We heard the pop and then the loose flap of rubber smacking the asphalt. She turned on a neighborhood road, and we surveyed the damage.
“I have AAA; I’ll call.”
I nodded and leaned back on the grassy slope. The air was thick, and the back of my thighs were moist from sweat.
“They said a couple of hours.”
She eased down next to me. It was a nice evening, and the houses towered around us. I really had nothing else to do. We chatted; she was a ride to and from class, and we didn’t know each other that well. She talked about her summer wedding, and it made me think about all the changes in my life.
This was the finale, this class with the four of us. Stragglers who had dropped the other late night course. I guess I already felt detached. Our cohort had dwindled. What had once been my life-preserver against the soul-sucking waves of first years and urban schools was now just a small floatie. Something you didn’t really need, but it was nice to have around for the comfort.
The sun set and turned the sky orange.

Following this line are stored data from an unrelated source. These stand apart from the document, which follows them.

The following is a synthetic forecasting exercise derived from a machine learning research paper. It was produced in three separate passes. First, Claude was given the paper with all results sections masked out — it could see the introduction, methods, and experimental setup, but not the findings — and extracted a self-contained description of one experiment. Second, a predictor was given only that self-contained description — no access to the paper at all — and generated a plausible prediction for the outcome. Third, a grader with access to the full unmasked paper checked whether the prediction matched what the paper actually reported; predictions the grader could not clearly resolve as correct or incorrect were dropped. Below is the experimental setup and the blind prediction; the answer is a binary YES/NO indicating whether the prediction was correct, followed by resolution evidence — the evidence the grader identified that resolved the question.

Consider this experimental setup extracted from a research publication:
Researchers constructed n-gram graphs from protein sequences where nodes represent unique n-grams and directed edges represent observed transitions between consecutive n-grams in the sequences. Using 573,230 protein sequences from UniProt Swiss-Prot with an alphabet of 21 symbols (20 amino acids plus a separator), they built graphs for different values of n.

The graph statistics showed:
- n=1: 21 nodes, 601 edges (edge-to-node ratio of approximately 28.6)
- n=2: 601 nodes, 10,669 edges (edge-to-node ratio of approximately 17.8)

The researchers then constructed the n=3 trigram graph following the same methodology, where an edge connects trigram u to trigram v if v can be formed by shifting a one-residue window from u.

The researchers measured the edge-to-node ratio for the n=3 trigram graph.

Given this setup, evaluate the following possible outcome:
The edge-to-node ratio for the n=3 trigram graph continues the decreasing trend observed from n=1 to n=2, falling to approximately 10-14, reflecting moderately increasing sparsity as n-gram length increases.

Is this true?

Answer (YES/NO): NO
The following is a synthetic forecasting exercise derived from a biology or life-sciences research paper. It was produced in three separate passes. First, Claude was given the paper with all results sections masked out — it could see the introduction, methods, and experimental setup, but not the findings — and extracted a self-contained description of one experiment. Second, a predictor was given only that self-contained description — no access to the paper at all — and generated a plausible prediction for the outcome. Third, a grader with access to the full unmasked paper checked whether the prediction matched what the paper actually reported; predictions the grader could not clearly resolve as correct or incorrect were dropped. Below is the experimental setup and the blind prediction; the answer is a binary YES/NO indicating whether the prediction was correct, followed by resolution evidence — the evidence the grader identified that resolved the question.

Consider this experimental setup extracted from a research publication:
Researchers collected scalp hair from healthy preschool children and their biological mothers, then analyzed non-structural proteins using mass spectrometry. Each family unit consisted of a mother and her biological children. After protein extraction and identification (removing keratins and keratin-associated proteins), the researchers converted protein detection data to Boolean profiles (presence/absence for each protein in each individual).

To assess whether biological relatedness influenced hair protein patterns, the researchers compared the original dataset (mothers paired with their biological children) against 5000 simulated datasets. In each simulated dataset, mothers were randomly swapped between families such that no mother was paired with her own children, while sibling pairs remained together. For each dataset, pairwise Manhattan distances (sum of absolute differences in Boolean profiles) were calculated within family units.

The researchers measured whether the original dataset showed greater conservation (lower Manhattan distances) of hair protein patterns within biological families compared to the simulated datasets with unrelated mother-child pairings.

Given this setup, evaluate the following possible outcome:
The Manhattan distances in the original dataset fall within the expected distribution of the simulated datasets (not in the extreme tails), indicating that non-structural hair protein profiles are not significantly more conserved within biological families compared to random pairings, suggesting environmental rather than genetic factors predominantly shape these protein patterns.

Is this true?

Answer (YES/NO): NO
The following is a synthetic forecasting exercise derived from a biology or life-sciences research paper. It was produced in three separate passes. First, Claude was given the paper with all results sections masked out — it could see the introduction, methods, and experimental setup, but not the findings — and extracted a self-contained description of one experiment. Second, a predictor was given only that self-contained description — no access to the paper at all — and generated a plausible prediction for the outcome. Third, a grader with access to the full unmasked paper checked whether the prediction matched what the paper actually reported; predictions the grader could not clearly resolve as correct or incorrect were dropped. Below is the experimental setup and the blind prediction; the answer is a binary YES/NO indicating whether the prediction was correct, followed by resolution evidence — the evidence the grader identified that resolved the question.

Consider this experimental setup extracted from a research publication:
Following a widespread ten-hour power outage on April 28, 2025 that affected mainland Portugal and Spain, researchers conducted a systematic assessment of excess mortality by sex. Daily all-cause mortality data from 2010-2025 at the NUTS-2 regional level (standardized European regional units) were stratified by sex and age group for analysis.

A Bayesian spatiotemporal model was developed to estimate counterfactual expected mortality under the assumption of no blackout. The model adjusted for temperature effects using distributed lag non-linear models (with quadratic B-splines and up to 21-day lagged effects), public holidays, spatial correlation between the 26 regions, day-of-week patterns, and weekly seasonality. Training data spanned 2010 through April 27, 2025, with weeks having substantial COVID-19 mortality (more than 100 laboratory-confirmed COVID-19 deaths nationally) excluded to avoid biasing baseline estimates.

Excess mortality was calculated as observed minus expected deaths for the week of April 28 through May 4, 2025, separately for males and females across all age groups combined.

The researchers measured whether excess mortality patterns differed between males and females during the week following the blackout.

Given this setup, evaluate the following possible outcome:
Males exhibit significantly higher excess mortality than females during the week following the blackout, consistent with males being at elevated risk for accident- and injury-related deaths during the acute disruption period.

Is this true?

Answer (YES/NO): NO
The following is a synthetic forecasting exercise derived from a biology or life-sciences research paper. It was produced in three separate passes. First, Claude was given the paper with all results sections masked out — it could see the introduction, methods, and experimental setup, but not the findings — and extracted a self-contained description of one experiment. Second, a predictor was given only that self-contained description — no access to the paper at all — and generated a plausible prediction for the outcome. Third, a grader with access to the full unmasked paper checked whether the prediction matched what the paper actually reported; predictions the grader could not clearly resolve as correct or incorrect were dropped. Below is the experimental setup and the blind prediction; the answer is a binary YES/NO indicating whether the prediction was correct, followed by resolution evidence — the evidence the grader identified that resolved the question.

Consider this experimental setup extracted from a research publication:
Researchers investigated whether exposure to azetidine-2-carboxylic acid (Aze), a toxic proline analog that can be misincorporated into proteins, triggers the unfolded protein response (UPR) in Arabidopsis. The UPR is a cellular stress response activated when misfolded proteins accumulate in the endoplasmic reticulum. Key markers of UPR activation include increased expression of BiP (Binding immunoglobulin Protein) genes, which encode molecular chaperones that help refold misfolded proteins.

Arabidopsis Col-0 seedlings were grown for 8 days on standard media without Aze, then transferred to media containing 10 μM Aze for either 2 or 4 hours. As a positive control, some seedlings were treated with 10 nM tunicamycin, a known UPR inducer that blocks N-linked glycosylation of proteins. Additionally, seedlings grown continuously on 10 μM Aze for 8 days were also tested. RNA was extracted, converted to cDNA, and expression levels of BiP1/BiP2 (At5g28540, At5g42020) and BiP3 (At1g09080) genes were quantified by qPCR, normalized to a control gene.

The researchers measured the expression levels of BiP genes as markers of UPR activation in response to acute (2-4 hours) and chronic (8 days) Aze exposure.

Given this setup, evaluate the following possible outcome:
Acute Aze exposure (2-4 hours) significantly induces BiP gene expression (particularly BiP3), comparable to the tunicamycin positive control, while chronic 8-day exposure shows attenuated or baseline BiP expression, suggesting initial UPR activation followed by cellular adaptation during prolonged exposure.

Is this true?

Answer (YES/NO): NO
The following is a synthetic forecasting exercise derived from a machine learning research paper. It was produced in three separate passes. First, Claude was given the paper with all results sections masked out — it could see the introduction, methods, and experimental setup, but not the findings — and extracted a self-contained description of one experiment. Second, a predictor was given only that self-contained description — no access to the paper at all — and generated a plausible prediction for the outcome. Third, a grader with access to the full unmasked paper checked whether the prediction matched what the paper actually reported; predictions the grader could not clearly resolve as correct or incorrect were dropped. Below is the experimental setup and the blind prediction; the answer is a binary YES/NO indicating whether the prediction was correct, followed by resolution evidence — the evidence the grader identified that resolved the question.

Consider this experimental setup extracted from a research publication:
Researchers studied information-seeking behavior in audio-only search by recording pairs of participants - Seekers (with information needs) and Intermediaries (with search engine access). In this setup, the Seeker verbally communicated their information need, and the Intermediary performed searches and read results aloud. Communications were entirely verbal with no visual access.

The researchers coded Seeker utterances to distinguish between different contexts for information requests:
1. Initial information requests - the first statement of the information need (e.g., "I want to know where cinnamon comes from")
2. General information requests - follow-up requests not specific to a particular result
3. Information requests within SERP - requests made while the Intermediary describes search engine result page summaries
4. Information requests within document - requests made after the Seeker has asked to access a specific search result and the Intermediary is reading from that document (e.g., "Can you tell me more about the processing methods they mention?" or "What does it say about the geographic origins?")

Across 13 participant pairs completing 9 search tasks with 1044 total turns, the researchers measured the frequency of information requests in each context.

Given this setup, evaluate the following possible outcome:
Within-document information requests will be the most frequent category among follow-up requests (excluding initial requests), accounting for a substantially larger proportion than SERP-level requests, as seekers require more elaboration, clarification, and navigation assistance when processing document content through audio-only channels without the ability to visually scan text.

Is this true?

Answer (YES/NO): YES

A white truck pulled up, its yellow lights a haze in the dusk. He hooked up her car, and she asked him where he was from. The windows were down, but the night was a quilt, and I kept sweating. The houses stopped towering, turned into tiny dwellings stacked one on top of the other, and then into rows with boards for windows. Blue and red lights whizzed passed us, and he asked if we were sure about the shop. We shrugged and said yes; these neighborhoods were familiar to us, the territory our quixotic training had thrust us into.
At the end of the night it was just the two of us and her new tire. She crossed the bridge to drop me off at my place, and my feet crunched against the gravel of the sidewalk.
She leaned toward the open passenger’s side window. “Thanks for staying with me.”
I watched her drive into the black suede night.